The net effect is that the scholarship ends up making no financial difference to the recipient. For the dear and generous scholarship donors, you are basically converting the financial purpose of your scholarships from helping a kid get a solid head start in pursuing a productive adult life to reducing the federal deficit.
The kicker is that, if a student receives a merit-based scholarship from their college (i.e. just because they are smart and not because they need it), their financial awards are not reduced by extra, local scholarships they receive. Even though there is logic at work in that the government can’t tell schools how to spend their own endowments, there’s still something quirky about the whole thing. The rich get richer — what a lesson to prepare our kids for transitioning into the real world.
So, that is my launching point for this week to tell you what a wonderful place we live in where generous organizations and individuals come together with our community at large to present almost 100 Aspen High School seniors with nearly 150 local scholarships totaling more than $350,000. Astounding! Generous! Enlightening! Entertaining! Most of all, a rejuvenation of faith in mankind to pursue the best courses of action for its future while exalting the positive influences of its past!
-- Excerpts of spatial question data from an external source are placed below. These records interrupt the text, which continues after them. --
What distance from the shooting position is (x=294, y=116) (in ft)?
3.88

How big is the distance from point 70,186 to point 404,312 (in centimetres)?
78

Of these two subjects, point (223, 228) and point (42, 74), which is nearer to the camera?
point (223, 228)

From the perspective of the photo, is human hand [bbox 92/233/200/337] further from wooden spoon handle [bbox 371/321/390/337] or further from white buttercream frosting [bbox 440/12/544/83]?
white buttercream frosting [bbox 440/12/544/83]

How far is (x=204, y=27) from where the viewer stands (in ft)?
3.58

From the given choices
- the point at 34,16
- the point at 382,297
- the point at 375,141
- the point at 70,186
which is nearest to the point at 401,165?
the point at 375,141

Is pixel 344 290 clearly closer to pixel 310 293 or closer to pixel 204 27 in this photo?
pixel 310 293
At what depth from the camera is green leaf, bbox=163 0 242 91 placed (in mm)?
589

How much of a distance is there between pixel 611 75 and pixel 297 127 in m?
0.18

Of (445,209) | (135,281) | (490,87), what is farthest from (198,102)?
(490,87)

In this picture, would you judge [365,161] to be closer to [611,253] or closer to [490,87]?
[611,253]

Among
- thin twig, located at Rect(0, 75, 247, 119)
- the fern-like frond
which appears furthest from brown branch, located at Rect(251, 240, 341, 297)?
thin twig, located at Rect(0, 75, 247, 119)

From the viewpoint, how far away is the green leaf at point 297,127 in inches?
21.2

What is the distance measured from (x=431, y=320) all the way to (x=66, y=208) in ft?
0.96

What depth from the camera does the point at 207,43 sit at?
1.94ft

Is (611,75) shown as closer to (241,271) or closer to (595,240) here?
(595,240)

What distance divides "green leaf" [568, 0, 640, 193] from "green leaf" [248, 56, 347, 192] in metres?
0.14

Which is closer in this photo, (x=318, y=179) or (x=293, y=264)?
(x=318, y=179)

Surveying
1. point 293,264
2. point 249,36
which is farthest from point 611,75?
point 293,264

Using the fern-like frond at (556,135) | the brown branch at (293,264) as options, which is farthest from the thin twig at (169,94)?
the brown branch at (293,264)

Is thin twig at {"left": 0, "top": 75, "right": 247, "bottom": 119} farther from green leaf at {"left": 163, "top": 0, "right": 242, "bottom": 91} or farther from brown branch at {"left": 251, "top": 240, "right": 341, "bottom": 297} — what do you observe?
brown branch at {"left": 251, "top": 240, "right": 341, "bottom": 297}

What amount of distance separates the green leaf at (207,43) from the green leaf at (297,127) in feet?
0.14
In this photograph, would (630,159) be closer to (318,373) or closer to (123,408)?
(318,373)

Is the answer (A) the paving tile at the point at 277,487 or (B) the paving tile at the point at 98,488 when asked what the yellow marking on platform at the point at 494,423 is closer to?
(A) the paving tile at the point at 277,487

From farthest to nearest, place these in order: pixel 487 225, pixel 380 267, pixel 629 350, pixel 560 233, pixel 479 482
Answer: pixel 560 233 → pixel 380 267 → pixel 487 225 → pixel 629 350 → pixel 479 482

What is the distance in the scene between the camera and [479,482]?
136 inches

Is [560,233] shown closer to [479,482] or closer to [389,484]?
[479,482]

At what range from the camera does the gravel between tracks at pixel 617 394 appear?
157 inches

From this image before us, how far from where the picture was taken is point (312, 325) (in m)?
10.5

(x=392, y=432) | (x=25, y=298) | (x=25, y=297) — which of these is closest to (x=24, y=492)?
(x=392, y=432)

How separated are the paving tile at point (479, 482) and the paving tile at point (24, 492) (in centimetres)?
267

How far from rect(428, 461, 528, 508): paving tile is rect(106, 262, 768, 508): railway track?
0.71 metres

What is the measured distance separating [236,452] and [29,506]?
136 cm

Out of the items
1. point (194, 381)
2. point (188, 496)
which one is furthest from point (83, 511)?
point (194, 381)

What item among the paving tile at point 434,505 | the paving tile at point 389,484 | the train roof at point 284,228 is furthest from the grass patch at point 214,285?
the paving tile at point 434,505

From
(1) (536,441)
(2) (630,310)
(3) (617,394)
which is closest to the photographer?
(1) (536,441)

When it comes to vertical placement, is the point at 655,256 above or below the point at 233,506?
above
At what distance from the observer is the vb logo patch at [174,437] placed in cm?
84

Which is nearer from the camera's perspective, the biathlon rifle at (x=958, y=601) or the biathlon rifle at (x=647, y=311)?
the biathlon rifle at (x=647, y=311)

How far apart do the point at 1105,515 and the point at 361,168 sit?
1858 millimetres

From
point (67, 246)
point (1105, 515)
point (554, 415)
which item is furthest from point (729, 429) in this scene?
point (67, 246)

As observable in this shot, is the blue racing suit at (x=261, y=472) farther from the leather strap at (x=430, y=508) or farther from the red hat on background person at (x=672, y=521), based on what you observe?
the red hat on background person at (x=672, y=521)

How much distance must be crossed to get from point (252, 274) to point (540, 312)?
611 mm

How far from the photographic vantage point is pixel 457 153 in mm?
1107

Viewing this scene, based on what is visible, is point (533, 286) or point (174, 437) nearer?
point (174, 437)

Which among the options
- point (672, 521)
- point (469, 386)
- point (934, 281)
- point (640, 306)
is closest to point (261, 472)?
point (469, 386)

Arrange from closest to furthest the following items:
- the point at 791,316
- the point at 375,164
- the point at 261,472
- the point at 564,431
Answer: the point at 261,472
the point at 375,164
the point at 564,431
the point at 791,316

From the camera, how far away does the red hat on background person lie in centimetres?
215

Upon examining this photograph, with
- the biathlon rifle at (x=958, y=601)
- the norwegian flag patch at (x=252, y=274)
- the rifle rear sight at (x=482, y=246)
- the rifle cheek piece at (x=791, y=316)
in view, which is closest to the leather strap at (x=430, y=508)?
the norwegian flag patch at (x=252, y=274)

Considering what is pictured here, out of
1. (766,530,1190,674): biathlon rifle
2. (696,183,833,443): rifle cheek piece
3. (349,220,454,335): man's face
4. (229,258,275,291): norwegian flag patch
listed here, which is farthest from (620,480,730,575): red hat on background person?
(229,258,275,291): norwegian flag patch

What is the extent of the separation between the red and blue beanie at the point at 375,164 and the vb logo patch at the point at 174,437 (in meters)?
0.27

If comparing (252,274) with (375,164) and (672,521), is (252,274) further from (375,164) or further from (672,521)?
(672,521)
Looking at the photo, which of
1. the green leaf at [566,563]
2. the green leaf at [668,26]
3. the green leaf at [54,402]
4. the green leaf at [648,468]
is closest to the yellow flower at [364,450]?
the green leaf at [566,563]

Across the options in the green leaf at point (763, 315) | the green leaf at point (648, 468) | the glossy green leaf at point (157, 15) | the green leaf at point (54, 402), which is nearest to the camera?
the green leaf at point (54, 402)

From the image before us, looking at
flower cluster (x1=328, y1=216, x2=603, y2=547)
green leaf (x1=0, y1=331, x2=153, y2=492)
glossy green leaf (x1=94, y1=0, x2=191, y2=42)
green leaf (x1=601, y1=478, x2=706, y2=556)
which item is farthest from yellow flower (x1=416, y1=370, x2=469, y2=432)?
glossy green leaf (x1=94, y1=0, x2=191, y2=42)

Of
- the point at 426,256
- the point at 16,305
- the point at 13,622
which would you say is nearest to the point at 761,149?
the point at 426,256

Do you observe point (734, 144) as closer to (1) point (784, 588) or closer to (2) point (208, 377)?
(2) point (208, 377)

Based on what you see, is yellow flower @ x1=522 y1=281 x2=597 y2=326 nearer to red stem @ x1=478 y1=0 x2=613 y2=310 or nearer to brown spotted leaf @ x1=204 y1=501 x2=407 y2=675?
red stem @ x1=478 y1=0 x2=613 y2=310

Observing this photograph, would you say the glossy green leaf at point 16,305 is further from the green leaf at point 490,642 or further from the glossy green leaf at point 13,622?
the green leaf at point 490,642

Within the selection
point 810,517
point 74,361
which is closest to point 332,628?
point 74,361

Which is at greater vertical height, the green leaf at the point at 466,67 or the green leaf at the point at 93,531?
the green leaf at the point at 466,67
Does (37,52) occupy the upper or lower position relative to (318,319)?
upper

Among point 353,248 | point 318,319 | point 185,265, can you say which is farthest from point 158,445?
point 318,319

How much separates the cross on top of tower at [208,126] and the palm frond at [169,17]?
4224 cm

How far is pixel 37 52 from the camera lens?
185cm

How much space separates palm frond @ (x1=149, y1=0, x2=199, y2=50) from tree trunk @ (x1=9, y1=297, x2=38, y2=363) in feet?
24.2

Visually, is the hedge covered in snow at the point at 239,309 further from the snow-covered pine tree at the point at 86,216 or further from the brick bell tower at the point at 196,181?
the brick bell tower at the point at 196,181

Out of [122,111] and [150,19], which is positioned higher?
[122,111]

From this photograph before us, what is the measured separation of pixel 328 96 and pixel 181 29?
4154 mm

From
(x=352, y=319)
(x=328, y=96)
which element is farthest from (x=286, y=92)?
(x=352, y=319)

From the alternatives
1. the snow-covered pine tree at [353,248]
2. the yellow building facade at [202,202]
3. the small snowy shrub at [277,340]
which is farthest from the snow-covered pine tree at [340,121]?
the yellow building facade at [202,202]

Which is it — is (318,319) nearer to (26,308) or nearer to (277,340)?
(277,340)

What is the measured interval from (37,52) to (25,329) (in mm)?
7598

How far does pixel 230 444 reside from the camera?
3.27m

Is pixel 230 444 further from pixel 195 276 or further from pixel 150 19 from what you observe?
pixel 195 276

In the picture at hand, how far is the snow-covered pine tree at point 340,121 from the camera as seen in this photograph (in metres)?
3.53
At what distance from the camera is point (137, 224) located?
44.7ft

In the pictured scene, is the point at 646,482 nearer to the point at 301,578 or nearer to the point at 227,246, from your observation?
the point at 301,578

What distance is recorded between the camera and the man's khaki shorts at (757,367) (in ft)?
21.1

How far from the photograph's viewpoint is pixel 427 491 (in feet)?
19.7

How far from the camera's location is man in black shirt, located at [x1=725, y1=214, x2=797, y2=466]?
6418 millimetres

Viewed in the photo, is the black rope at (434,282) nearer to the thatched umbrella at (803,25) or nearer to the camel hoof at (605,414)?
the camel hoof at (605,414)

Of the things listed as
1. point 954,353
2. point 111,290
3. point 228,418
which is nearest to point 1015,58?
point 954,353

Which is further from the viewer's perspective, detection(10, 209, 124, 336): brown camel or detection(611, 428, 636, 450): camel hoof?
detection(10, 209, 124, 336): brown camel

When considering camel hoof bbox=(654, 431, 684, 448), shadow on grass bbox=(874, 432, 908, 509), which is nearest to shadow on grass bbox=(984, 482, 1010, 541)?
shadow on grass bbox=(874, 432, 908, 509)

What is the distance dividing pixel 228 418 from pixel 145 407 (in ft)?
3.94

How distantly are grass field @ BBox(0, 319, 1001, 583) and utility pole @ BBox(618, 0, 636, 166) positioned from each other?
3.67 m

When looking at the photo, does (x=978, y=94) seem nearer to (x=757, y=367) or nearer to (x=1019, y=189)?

I am not kidding; the annual night each spring where this community comes together to honor our graduating seniors is one of those rare times that will fill your hearts with joy, your eyes with tears and your future with hope that together we are making this thing called life work out.
Of course our kids are incredible. This night, more than any other all year, accumulates spectacular statistics, anecdotes, personal experiences and observations about Aspen’s youth and places them in the forefront of our undivided attention so that we can digest the preponderance of evidence that our kids are growing, achieving and embracing life more than we recognize as we watch them come awake each morning over a bowl of Corn Flakes before they head off into their busy days accomplishing things we mostly don’t know about. When we ask and they tell us nothing spectacular happened at school today, they are shortcutting the truth mostly because I don’t think they don’t know where to begin!
There is more to scholarship night than that, though. The presenters come up onstage individually to tell their stories and reasons for doing what they are doing. In the process they tell how the kids embody all the good things the namesakes of their scholarships did as well. We get a local history lesson that ties neatly to the present. It connects the generations and highlights the enduring values of our town. This might be the most encompassing overview of community values that we have.
On scholarship night, generosity buys you 10 minutes onstage in front of Aspen’s heart and soul to tell your story about how those who were dear to you were inspired to help those who are dear to us achieve things that hopefully will make all our lives more fulfilling. Loved ones come alive in recollections. We recall only goodness without critique. There is no second-guessing. It is when you picture this gentle arm of the past around the shoulders of our children and hear the whisper of encouragement and wisdom into their ears that the throat tightens and tears burst through the dams of our resolve.
This is the culmination of a beautiful process that began long before this year’s seniors were born and will, hopefully, continue long after they are gone. Our community observes. Our children absorb. We marvel.
There may be a tendency at first to count the awards and try to keep track of who is winning what, but very quickly we get distracted from this inclination by the realization that a good life and true happiness are not measured solely by GPAs and test scores. In discovering the multitude of talents, experiences and goodness of our children and seeing how they mesh so perfectly with the varied ideals of so many scholarships and the lives of the people behind them, our perspectives are vastly broadened. We know then that these scholarships are about so much more than the money.